Surtout quand je pars en direction d'Amqui, ça empire. J'ai envoyé des messages vocaux à certaines personnes pour leur faire des adieux. J'ai fait des adieux à Sourdine, ma chatte, vraiment trop souvent. À voir sa petite face. -Ah, Sourdine! -Mais là, cette fois-là, j'ai encore plus peur que les autres fois. -Pourquoi cette fois-là, t'as plus peur? Parce qu'en cherchant à contacter des clientes de Ginette, j'ai été mise en contact avec une de ses fidèles clientes.

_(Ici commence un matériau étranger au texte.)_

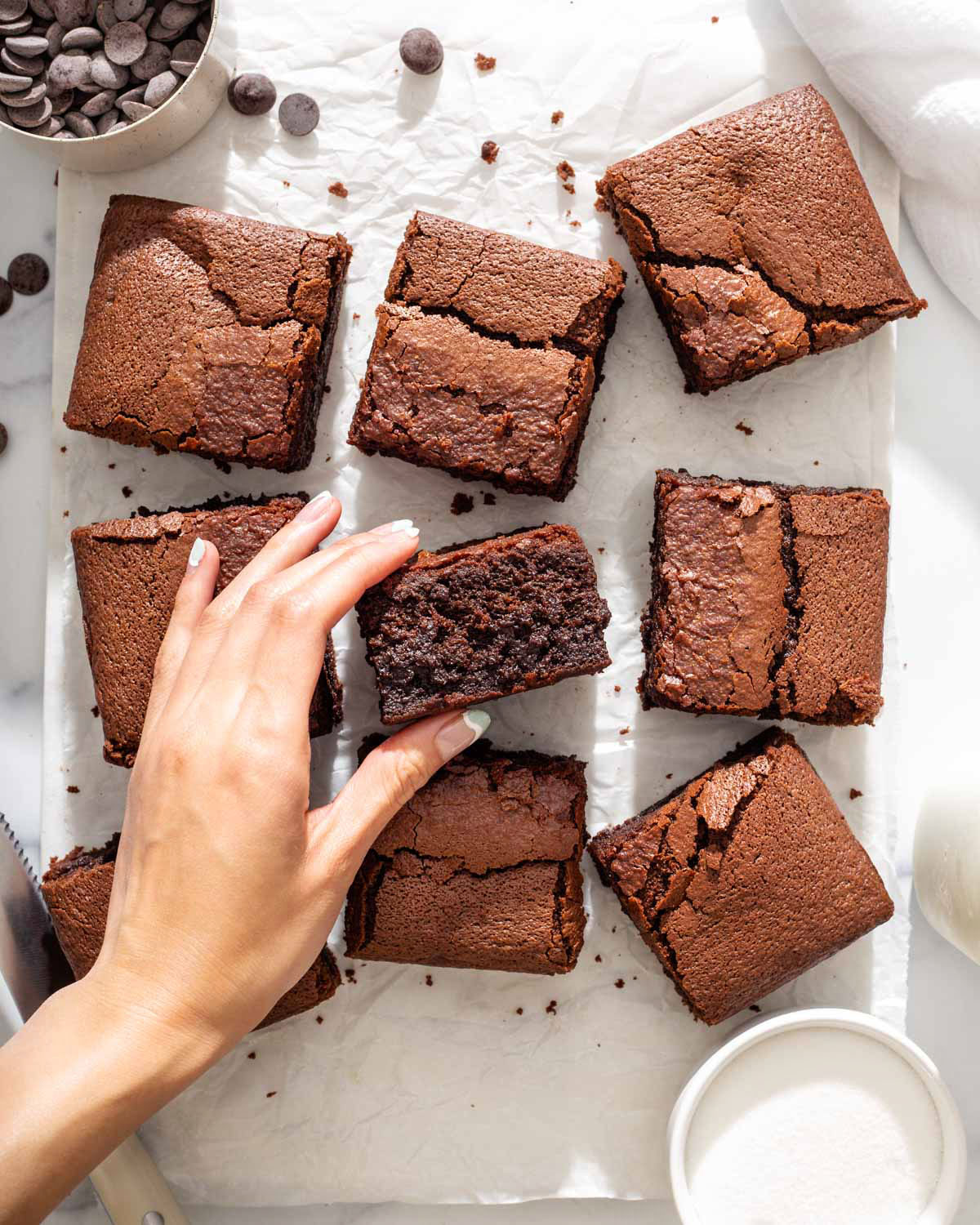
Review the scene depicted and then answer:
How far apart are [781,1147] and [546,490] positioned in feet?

-Ok, intéressant. -Cette femme-là, appelons-la mettons, Nathalie, elle m'a dit que tout, tout ce que Ginette avait prédit à elle, à ses amis, à ses soeurs, tout était arrivé. Elle croit en son don dur comme fer. -C'est pas très rassurant pour quelqu'un qui s'apprête à prendre la route et à qui on a prédit la mort dans un accident de voiture. -Non. Puis en même temps, je ne sais pas à quoi je m'attendais. C'est une personne qui l'adore.

Je vais te lire juste une petite partie de notre discussion, là, pendant mon « pré-bad trip ». Le moment où j'ai vraiment commencé à paniquer gravement, c'est quand elle m'a dit : « tu sais, on peut changer les choses, certaines choses, mais pas les décès. -Ah ben voyons! -Ouais, fait que là, j'ai répondu : « Ok, tu penses que comme... les décès sont destinés pour arriver ? » Donc là, elle m'a dit : « Oui, mais c'est mon opinion. Comme...

« C'est écrit et tu ne pourras jamais changer ça. » Ça m'a mis dans un état de désarroi vraiment intense. Je tremblais, j'étais en panique totale. Dans ma tête, je suis comme : « Ok, là, je me dirige vers la mort. C'est la mort, c'est mon dernier voyage. » -Je ne pense pas que tu aurais dû parler à Nathalie avant de partir, Vanessa. Là, j'espère que tu n'es pas partie seule à Amqui. Il fallait que tu sois bien entourée accompagnée pour faire la route, parce que c'est combien de temps,

Montréal-Amqui ? -6h30, mais ça c'est d'une traite. On s'entend qu'on arrête un peu, mettre du gaz, puis faire un petit besoin... 7h. -Ok, ok. Donc tu es partie avec qui? Donc je suis partie avec le réalisateur, François Desrochers, qui réalisait le balado, puis qui documentait l'histoire avec moi. Puis avec Evaloup, une de mes amies, avec qui j'ai un lien très fort,

très particulier. Puis Evaloup, c'est qu'elle a vraiment un intérêt aussi pour la médiumité, la clairvoyance, la voyance, les rêves prémonitoires. Elle a 22 tarots à la maison, sa mère, c'est une voyante... -Donc c'était comme un équilibre intéressant avec François Desrochers, que moi je connais bien, qui a peut-être moins de croyances, et Evaloup, qui en a pas mal plus. -Oui, exactement. (François, Evaloup, Vanessa) Ok, c'est un départ!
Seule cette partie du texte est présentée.